Understanding UC International Feed Recommendation: Goal Determination, Multi‑Objective Estimation, and Mixed Ranking
This article explains how UC international feed recommendation tackles goal definition, multi‑objective point estimation using models such as ESMM, DBMTL and MMoE, mixed‑ranking optimization, and cold‑start challenges by leveraging content understanding and feature generalization to improve user satisfaction.
The talk, presented by senior algorithm expert Jie Xiong from Alibaba, introduces the theme “A Brief Overview of UC International Feed Recommendation” and focuses on two main scenarios: list‑page sorting (including goal definition, multi‑objective tasks, and mixed‑ranking optimization) and content cold‑start problems.
List‑page Recommendation
The list page contains heterogeneous cards such as news aggregation, video immersion pages, standard article landing pages, and region‑specific Memes that can be consumed directly on the list.
Content consumption paths are categorized into three types: direct consumption on the list (e.g., Memes), consumption on a landing page, and consumption after navigating from an aggregation page to a landing page.
1. Goal Determination
The core of a recommendation system is to define the right objective. User behavior is modeled as a series of circles (actions) and squares (psychological states). Positive paths include attraction → click → effective reading → interaction (share, like, comment). Negative paths include quick back, unsatisfied clicks, or no‑click exposures. The overall goal is to maximize the cumulative satisfied behaviors while minimizing negative signals.
Effective reading is not linearly related to dwell time; short quick‑backs are treated as completely unsatisfied, and long reads exhibit a sigmoid‑like satisfaction curve. Thus, satisfaction is modeled as a classification problem rather than pure regression.
2. Multi‑Objective Point Estimation
Several internal Alibaba solutions are presented:
ESMM – treats the whole sample space as the training space, sharing parameters between CTR and CVR, and computes loss over all samples.
DBMTL – improves ESMM by adding a Bayesian layer that captures causal relationships between objectives.
MMoE – a mixture‑of‑experts architecture where each expert can have different features and structures, and a gating network assigns weights for multi‑task voting.

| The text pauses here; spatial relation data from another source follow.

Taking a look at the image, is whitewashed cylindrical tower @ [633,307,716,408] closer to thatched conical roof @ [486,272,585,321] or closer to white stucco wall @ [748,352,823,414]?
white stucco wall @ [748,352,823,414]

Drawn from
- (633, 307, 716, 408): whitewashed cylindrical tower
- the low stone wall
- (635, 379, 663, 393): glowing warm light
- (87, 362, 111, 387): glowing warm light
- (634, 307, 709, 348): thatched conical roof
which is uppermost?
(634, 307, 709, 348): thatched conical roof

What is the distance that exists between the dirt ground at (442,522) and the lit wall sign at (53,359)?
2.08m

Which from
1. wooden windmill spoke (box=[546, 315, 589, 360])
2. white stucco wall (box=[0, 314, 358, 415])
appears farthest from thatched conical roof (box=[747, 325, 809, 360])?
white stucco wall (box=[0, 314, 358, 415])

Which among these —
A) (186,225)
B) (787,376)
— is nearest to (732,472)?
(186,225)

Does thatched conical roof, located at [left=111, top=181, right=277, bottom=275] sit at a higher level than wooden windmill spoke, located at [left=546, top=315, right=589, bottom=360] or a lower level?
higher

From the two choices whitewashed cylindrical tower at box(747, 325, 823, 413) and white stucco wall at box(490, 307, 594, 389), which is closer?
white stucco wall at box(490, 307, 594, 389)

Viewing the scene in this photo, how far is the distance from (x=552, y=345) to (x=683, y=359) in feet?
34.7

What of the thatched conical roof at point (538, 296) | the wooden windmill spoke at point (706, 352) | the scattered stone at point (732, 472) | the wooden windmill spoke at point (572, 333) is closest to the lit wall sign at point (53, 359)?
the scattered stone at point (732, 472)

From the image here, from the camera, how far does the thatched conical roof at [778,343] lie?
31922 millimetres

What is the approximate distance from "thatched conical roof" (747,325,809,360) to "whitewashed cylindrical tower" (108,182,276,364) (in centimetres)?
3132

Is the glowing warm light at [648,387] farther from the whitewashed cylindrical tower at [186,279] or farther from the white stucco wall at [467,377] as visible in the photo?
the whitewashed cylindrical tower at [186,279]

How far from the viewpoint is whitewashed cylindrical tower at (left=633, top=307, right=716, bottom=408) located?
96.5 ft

These models have yielded positive gains in video and push scenarios.
3. Mixed Ranking
In list‑page scenarios the problem becomes a combinatorial optimization: given N candidates, select M slots to maximize a joint objective. Exact search is infeasible, so a greedy algorithm with beam search (keeping top‑k candidates at each step) is used. Contextual information and previous ordering are modeled with an RNN that updates a hidden state for each step, enabling efficient mixed‑ranking.
Content Cold‑Start
When only item IDs are used as features, new content suffers from severe cold‑start, requiring thousands of impressions to converge. Adding textual features and time‑bias (e.g., example age) improves early performance. Aligning multilingual text embeddings further mitigates cold‑start for low‑resource languages.
Conclusion
The presentation summarized how to define objectives, perform multi‑objective point estimation, and conduct mixed‑ranking optimization, and offered practical ideas for cold‑start mitigation through feature generalization and semantic alignment.